Bond yields (which move inversely to bond prices) have been rising steadily throughout March as investors race to gauge the likelihood of central banks raising interest rates. Expectations for interest rate cuts from central banks such as the U.S. Federal Reserve and the Bank of England have waned, replaced in many cases by expectations for hawkish monetary policy, and yields on some European government bonds have climbed to multi-decade highs.

“The US and European break-even curves have sharpened as markets reassessed inflation expectations and the likelihood of central bank rate cuts,” Amundi strategists said on Tuesday. “Countries, including the UK, have also seen a significant rise in nominal yields, particularly short-term interest rates. At this stage, some of this reaction looks excessive to us. We think the length of time energy prices remain high will determine the secondary inflationary effect.”

currency

Foreign exchange markets have also been shaken, with the dollar regaining ground lost following President Donald Trump’s “Emancipation Day” tariff announcements last April.

In March, dollar index The measure, which measures the dollar’s performance against a basket of major rivals, is on track to rise about 3%.

“Energy-driven stagflation risks are supporting the USD in the short term,” OCBC strategists said in a note Monday. “A fall in oil prices in the second half of 2026 could lead to a weakening of the USD, but solid US growth will limit the extent of USD weakness.”

Meanwhile, HSBC analysts said in a note that March’s nearing end serves as a “solemn reminder of how much has changed since the end of February.”

“We are still looking back at the beginning of the Russo-Ukrainian war and its impact in the form of soaring commodity prices and currency effects,” they said. “As then, the US dollar dominates, with Asian and European currencies struggling amid rising prices for oil, natural gas, fertilizers and petrochemicals, making Latin American exchanges a favored region among emerging markets.”

metal

The metal market is also unstable. gold Typically seen as a safe-haven asset that benefits from widespread turmoil, it has been dragged down and is heading for its worst monthly performance since 2008. Although a strong dollar and the prospect of higher interest rates are weighing on gold prices, many market watchers remain bullish on the yellow metal.

“Our view is that the decline in gold is likely to be relatively short-lived,” Mark Hefele, chief investment officer of Global Wealth Management at UBS, said in a note on Monday. “Although it is difficult to pinpoint the timing, we expect gold to recover, with the precious metal expected to rise to $6,200/oz by the end of June and narrow from around $4,500/oz currently to $5,900/oz in early 2027.”

Iranian attacks on aluminum producers across the Gulf region have heightened concerns about global supply shortages, and aluminum prices have also been volatile. copper Meanwhile, the market is affected by economic pessimism.

energy

At the heart of all market disruption is the energy market.
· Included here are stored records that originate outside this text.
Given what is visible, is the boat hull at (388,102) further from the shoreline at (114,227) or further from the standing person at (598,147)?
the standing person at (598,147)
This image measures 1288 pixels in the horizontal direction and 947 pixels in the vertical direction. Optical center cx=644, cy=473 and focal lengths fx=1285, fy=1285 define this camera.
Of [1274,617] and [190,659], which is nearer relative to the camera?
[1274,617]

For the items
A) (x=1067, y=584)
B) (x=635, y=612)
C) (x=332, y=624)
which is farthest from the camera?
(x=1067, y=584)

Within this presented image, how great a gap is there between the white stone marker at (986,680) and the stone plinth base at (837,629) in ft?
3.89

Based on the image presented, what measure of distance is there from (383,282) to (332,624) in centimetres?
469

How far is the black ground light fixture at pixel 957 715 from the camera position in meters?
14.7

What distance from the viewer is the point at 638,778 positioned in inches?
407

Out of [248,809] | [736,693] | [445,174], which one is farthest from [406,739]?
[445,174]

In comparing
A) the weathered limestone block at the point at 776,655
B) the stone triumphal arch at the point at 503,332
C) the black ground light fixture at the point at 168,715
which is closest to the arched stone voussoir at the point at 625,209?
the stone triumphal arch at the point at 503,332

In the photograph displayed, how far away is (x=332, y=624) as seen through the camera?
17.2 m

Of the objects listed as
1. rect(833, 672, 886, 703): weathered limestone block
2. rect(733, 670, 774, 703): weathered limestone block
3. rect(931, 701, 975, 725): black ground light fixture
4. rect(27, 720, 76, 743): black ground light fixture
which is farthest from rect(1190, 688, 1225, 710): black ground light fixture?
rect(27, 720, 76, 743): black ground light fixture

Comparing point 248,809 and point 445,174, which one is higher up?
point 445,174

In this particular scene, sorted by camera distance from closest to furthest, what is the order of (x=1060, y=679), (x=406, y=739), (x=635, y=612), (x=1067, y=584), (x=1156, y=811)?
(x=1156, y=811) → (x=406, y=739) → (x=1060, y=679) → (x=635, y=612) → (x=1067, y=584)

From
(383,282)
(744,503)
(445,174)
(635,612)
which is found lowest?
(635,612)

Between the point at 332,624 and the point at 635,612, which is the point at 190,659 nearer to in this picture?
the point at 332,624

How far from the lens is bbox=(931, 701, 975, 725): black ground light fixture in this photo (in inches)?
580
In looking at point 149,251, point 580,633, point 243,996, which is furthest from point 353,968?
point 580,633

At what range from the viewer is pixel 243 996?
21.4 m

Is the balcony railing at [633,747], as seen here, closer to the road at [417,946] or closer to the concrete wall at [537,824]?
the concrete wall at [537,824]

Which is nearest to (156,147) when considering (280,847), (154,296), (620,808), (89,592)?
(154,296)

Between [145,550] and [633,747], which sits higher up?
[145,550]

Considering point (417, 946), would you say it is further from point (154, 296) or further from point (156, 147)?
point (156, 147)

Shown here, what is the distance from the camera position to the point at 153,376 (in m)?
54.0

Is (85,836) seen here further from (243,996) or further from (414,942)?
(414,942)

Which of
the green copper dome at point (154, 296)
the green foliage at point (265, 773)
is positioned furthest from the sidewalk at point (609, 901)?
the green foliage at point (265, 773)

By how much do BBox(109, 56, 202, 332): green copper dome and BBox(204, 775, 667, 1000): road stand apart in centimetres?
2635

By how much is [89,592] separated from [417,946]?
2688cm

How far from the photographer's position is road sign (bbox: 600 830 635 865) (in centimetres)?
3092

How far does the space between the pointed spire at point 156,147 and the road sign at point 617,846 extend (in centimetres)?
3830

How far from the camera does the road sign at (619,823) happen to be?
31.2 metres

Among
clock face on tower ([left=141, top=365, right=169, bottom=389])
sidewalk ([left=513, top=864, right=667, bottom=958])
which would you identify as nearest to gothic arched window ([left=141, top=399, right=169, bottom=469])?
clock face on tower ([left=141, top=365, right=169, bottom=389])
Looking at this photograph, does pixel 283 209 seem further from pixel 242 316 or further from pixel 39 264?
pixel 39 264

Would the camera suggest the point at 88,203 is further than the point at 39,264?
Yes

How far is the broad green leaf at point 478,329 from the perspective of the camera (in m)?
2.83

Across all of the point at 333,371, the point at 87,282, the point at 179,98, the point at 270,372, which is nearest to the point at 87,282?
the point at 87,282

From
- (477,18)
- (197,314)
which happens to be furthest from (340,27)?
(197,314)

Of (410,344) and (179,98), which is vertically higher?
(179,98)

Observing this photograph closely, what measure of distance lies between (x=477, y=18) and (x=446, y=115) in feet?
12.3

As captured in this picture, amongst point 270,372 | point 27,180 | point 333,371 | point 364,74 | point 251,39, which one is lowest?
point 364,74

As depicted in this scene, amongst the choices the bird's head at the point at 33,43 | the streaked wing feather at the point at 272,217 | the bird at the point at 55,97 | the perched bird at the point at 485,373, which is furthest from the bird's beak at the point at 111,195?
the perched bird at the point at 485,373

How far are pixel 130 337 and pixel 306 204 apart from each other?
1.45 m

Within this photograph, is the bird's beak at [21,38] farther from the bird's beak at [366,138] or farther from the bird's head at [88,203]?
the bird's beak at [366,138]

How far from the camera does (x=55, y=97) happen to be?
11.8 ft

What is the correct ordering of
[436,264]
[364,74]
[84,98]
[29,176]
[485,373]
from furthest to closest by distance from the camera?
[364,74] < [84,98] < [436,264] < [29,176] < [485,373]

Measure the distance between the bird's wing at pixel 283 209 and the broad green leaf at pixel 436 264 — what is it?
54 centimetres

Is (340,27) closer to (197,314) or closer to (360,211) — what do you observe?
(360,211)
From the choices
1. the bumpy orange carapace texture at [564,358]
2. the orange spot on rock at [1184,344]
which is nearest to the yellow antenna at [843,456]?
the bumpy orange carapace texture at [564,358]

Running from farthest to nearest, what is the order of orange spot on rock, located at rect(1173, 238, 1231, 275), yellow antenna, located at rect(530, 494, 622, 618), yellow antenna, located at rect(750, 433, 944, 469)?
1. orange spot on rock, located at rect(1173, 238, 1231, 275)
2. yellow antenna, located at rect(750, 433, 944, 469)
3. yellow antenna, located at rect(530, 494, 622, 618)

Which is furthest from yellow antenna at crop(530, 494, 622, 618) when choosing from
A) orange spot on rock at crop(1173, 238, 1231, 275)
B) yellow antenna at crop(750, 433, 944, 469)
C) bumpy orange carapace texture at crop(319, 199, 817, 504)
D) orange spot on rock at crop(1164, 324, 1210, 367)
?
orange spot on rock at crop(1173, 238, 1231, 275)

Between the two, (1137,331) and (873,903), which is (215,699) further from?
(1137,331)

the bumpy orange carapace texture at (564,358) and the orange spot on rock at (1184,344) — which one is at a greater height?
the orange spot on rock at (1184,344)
The Iran war and subsequent blockade of the Strait of Hormuz, a key oil shipping route, severely disrupted oil and gas markets and caused prices to soar.

European data released on Tuesday showed that inflation in the euro zone reached 2.5% in March, well above the European Central Bank’s 2% target. Officials said they expect energy inflation to reach 4.9% in March, up from a negative 3.1% in the previous month.

“The rapid rise in oil prices poses a significant risk that consumers could face sharp increases in the cost of living,” AJ Bell’s Coatsworth said. “This could lead to lower consumption and more selective purchases until consumers better understand whether rising prices are a short-term problem or a permanent change.”